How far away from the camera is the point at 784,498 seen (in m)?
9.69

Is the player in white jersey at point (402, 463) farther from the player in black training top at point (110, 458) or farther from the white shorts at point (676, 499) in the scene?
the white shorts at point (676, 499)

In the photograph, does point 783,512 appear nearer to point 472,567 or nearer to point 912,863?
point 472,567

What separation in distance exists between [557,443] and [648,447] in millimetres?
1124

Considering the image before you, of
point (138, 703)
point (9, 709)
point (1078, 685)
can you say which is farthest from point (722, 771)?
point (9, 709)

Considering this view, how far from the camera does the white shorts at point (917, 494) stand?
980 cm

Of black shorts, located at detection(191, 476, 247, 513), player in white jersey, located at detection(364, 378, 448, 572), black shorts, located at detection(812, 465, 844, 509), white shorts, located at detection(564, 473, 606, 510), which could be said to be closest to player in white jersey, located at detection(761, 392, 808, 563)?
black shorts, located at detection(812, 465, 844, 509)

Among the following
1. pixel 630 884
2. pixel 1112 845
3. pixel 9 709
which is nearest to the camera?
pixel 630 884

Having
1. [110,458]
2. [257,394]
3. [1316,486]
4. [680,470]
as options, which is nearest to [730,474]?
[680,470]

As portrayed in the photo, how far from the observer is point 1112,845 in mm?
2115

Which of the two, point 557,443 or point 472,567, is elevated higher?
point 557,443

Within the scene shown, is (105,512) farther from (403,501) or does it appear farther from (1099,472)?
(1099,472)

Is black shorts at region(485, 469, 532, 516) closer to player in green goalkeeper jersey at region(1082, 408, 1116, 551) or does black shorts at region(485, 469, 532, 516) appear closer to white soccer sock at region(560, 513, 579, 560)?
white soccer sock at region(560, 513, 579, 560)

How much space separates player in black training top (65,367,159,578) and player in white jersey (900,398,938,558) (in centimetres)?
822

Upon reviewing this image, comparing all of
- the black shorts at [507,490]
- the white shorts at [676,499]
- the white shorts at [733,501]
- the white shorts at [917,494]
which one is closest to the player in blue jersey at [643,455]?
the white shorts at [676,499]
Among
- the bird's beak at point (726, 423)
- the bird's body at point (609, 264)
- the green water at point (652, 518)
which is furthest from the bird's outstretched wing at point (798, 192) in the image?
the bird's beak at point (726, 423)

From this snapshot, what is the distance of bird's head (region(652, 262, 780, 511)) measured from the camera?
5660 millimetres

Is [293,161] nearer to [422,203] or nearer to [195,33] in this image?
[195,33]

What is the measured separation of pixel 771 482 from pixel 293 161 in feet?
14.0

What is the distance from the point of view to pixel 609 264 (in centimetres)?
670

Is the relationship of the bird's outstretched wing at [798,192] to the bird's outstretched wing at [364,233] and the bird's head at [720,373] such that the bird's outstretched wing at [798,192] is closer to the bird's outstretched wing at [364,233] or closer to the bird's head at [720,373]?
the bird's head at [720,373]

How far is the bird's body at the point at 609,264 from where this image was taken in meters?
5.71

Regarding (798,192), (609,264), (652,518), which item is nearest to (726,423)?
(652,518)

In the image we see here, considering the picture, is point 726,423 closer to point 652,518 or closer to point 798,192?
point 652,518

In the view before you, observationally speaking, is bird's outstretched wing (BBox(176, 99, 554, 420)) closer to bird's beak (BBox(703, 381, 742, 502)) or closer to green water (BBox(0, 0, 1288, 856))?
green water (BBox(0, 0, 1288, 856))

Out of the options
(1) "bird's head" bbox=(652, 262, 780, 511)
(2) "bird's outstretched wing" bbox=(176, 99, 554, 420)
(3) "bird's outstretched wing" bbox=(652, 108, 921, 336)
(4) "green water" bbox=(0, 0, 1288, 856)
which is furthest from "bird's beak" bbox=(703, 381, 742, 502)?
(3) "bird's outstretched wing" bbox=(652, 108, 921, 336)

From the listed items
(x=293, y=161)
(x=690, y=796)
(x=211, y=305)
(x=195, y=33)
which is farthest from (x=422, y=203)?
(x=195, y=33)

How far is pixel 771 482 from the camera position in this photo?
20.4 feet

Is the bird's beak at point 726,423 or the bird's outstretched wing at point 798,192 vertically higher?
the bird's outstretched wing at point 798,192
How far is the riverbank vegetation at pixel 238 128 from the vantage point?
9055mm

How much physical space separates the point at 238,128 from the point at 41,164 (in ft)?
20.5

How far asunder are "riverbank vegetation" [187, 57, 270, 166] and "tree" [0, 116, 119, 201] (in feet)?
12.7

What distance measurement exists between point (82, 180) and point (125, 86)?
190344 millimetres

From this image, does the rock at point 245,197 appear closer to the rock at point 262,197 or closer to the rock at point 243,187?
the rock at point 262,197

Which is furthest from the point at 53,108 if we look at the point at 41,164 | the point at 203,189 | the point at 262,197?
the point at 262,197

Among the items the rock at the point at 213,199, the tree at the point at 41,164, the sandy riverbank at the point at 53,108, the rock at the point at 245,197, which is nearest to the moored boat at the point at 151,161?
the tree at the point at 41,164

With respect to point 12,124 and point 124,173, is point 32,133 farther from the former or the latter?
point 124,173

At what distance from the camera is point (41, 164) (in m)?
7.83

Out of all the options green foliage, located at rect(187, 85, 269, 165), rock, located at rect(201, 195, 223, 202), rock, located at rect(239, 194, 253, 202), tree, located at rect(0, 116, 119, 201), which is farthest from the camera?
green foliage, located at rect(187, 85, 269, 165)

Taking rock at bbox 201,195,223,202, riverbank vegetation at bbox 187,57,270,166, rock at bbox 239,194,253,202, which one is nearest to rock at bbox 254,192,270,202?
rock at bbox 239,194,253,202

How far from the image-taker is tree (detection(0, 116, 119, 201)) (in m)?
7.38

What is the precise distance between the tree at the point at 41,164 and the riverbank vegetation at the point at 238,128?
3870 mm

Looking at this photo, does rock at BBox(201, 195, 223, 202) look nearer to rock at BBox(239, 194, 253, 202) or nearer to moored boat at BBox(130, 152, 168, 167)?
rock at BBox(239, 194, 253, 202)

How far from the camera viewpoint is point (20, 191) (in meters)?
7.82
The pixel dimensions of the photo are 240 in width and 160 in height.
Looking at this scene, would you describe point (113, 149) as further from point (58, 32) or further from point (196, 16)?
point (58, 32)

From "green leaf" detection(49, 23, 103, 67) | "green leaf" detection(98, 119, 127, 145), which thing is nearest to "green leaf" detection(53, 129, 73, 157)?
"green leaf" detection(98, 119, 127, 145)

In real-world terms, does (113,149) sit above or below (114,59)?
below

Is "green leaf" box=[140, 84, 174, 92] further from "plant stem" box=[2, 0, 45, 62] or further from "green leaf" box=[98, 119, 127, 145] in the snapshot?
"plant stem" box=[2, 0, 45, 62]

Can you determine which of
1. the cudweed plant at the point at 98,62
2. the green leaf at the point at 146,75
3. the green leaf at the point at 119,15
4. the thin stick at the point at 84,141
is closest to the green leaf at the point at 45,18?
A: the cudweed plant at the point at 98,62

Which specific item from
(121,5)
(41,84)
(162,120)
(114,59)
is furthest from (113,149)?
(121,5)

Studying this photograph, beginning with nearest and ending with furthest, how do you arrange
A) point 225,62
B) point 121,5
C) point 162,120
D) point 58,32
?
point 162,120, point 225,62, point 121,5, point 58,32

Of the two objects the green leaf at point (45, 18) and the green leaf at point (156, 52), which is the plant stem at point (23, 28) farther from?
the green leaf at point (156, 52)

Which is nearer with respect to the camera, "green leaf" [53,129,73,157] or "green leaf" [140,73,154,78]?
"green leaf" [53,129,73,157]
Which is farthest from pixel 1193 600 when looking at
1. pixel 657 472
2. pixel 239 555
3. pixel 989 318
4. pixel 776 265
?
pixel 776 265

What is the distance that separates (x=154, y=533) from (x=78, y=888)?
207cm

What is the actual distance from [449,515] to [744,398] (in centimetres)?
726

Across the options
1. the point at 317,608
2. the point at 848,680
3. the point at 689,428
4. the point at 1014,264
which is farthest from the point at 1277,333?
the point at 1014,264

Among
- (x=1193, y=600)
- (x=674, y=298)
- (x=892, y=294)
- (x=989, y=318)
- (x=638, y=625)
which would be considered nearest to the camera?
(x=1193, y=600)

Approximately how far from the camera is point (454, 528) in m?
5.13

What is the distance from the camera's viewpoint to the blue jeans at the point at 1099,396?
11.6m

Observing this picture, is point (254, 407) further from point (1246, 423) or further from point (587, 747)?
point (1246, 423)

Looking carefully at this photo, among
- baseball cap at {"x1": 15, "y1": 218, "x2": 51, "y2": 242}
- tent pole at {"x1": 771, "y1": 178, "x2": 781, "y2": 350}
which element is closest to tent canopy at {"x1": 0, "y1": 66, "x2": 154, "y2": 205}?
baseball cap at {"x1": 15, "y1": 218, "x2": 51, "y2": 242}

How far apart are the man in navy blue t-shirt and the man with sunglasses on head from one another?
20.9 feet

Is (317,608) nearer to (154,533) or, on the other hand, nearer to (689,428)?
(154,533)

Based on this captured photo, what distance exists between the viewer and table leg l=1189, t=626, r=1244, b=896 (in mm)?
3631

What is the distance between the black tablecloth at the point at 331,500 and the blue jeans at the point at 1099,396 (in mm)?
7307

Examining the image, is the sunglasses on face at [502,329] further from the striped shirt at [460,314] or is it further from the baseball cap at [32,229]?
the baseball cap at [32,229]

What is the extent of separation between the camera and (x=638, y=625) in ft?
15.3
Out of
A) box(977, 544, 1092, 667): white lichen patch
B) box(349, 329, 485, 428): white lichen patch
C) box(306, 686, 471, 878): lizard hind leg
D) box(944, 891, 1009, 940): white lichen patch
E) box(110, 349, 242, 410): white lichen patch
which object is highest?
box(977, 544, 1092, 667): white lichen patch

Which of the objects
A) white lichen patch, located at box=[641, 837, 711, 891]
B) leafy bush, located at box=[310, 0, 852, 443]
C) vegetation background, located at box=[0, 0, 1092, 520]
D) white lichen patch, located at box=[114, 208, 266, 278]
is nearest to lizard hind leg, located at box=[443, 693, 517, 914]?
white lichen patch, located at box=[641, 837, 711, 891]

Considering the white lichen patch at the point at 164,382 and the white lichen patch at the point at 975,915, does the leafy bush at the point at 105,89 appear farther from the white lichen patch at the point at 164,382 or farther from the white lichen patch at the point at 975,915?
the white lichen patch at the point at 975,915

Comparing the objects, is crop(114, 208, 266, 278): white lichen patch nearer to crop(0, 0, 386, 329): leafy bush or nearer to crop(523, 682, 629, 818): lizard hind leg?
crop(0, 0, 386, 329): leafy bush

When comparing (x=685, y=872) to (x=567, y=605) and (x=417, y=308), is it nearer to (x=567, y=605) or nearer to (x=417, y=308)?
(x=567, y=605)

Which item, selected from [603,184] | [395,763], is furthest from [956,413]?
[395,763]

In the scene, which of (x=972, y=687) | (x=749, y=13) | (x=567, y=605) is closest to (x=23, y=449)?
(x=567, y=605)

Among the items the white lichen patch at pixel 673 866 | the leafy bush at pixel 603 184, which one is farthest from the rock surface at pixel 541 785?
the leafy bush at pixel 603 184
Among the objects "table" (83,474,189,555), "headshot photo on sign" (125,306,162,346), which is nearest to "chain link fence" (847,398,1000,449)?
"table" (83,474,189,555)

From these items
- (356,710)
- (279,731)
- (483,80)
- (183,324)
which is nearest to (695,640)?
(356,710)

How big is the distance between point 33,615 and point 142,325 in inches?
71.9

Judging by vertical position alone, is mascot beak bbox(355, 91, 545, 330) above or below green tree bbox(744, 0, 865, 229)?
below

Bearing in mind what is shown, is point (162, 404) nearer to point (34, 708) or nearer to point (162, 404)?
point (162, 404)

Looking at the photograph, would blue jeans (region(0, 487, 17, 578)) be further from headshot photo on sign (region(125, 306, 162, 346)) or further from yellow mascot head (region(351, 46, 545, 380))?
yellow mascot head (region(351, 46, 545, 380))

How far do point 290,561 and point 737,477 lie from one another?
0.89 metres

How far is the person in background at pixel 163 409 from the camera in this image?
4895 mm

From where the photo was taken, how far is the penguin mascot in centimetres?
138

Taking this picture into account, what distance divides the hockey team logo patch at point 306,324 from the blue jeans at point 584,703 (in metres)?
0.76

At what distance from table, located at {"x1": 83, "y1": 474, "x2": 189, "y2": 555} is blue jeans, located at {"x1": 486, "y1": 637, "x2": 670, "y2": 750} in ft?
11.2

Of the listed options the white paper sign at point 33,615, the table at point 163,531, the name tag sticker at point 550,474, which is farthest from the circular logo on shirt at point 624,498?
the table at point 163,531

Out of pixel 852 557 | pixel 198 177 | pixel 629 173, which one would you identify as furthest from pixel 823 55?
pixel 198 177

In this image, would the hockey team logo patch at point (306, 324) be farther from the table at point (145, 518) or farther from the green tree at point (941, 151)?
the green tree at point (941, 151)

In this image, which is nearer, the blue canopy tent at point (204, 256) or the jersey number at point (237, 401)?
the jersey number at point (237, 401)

● **課題**
上の行から「viewpoint」という語を含むものをすべて探し出し、一行ずつそのまま書き写してください。

● **解答**
How far from the camera viewpoint is point (20, 191) (in meters)?
What is the distance from the camera's viewpoint to the blue jeans at the point at 1099,396?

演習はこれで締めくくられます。